# À faire:
• 1. Réécrivez le passage de l'extrait sur Hendrix qui commence à « C'est la dernière » et se termine à « condamné à mort. », en remplaçant « Londres » par « Paris ».
• 2. D'après l'extrait sur Hendrix, à quelle heure le guitariste se produit-il au festival de l'île de Wight ?
• 3. Selon l'extrait sur Hendrix, pourquoi le spectateur guette-t-il tout au long du film un signe de la fin prochaine ? Répondez en une à trois phrases.

# Extrait à lire:
══════════════════════════════

Le 31 août 1970, Jimi Hendrix se produit au festival «pop» de l'île de Wight.
Il est 3 heures du matin, il fait froid, la foule est lasse.
C'est la dernière grande apparition publique du jeune homme: dix-huit jours plus tard,
il succombera à Londres d'un abus de divers cachets.
Pendant 55 minutes, trois caméras traquent Hendrix sous tous les angles. On ne voit jamais le public,
et à peine les deux tâcherons qui composent la section rythmique (Mitch Mitchell et Billy Cox).
On tient là un portrait cadré serré d'un condamné à mort.
Alors, évidemment, le spectateur ne peut s'empêcher de guetter tout au long du film de Murray
Lerner quelque image prémonitoire, quelque signe avant-coureur de la fin prochaine.
D'abord, on s'attend à rencontrer un Hendrix défoncé jusqu'à l'os. Mais non: le garçon (27 ans) est
lucide, un peu nerveux même. Quelque chose semble l'agacer, mais quoi? La sono qui flanche,
le retard pris par le concert? Sans doute, mais pas seulement. Le guitariste enquille mécaniquement
des morceaux rabâchés. Même sur Red House, il finit après tout de même quelques minutes passionnantes
par aligner des figures de blues très syndicales. Jimi houspille le public anglais. Avant de servir un
God Save the Queen à la sauce Star Spangled Banner à Woodstock», il dit: «Levez-vous et chantez. Et si
ça ne vous plaît pas, allez vous faire foutre!» Hendrix s'emmerde, il fait son boulot. Sauf peut-être
sur Voodoo Chile, qui ranime brièvement la flamme. A sa manière désinvolte, le gaucher enterre les
années 60. Il voulait passer à autre chose, rapportent les biographes. Il cherchait à se rapprocher
du jazz: une collaboration avec l'arrangeur Gil Evans était dans les tuyaux. Mais, pour l'heure, les
deux zozos qui l'accompagnent sont à la ramasse. Quatre ans de carrière fulgurante, moins de trois
semaines à vivre, et il en est là. Hendrix bâcle un dernier morceau, s'excuse «Merci d'avoir été si
patients. Un de ces jours, on réessaiera» , flanque sa guitare par terre et quitte la scène. Définitivement.

══════════════════════════════

# Données sources:
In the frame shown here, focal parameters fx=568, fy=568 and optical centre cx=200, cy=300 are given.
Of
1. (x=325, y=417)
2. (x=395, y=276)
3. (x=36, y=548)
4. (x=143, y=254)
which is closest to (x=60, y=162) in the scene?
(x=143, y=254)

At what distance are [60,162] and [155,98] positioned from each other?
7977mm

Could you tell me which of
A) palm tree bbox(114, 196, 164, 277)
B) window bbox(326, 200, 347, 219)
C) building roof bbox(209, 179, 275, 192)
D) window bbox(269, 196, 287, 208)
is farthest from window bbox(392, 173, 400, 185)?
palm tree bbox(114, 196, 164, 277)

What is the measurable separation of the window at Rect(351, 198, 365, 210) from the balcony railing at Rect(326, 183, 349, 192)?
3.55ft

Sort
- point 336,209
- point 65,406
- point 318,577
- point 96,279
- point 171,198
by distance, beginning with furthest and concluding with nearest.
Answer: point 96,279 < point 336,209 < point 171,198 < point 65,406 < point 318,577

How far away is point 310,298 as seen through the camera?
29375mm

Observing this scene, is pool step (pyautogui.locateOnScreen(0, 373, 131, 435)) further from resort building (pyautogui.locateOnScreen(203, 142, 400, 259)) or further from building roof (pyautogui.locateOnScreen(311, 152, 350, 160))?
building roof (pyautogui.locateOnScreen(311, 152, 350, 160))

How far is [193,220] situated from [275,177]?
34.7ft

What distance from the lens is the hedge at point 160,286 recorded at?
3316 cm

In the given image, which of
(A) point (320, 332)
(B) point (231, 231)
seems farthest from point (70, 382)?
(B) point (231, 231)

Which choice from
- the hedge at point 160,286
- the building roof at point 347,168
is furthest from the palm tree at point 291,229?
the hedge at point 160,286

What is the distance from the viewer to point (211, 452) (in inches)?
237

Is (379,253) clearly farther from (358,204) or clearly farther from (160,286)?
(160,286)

══════════════════════════════

# Réponses:
• 1.
C'est la dernière grande apparition publique du jeune homme: dix-huit jours plus tard,
il succombera à Paris d'un abus de divers cachets.
Pendant 55 minutes, trois caméras traquent Hendrix sous tous les angles. On ne voit jamais le public,
et à peine les deux tâcherons qui composent la section rythmique (Mitch Mitchell et Billy Cox).
On tient là un portrait cadré serré d'un condamné à mort.

• 2. À 3 heures du matin.

• 3. Ce concert est la dernière grande apparition publique de Hendrix. Dix-huit jours plus tard, il succombe à Londres d'un abus de divers cachets. Le film est donc le portrait d'un condamné à mort.